It’s raining as we write these words. Actually pouring. If we were getting off a plane at Owen Roberts International Airport, we’d be wet. Actually soaked. That’s because the current airport does not have jetways, which are boarding bridges that link planes to the terminal and spare travelers from the elements out on the tarmac.
Somewhat astonishingly, the plans for the new airport do not include jetways, either.
This, to us, appears to be a glaring error but, let’s be clear, it is not a design error (the architects were well aware of the shortcoming); it was a financial judgment error.
Cayman Islands Airports Authority CEO Albert Anderson said jetways would just be too expensive – adding $20.5 million to the existing $46 million price tag. “This amounts to approximately 40 percent of our overall budget, and they do not address the main issue we have, which is terminal congestion,” he said.

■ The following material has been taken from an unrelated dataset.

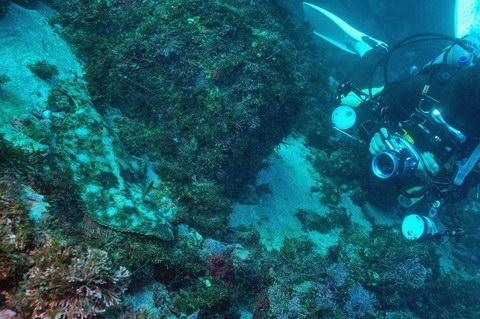 20121219hirame_diver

Mr. Anderson, if we may: Certainly overcrowding is one of the issues, but it is far from the only issue at Owen Roberts. In fact, everything about the terminal – from the plumbing to the air conditioning – is antiquated and deteriorating.

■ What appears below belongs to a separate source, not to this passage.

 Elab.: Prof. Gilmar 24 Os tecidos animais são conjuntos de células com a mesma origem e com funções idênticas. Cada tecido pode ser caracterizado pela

Remember, our airport experience forms the first – and the last – impression our visitors have of the Cayman Islands.
To be sure, $20.5 million is a considerable sum, but compared to what? The nearly $1 billion in revenue Cayman will collect next year? The $10 million we will spend in the next annual budget to subsidize the Turtle Farm? The more than $100 million we spent on Clifton Hunter High School?
If the Airports Authority needs to rearrange the financing for the project (which will have a life expectancy of at least 20 years) in order to come up with the $66.5 million or so, then so be it.
Not only do jetways protect tourists from sun and storm, but they would also address a more fundamental problem – the current airport’s inability to accommodate the needs of people in wheelchairs or who otherwise have limited mobility. Cayman’s prevailing “sedan chair” approach, where airport employees carry people up and down the stairs, should not be our long-term solution.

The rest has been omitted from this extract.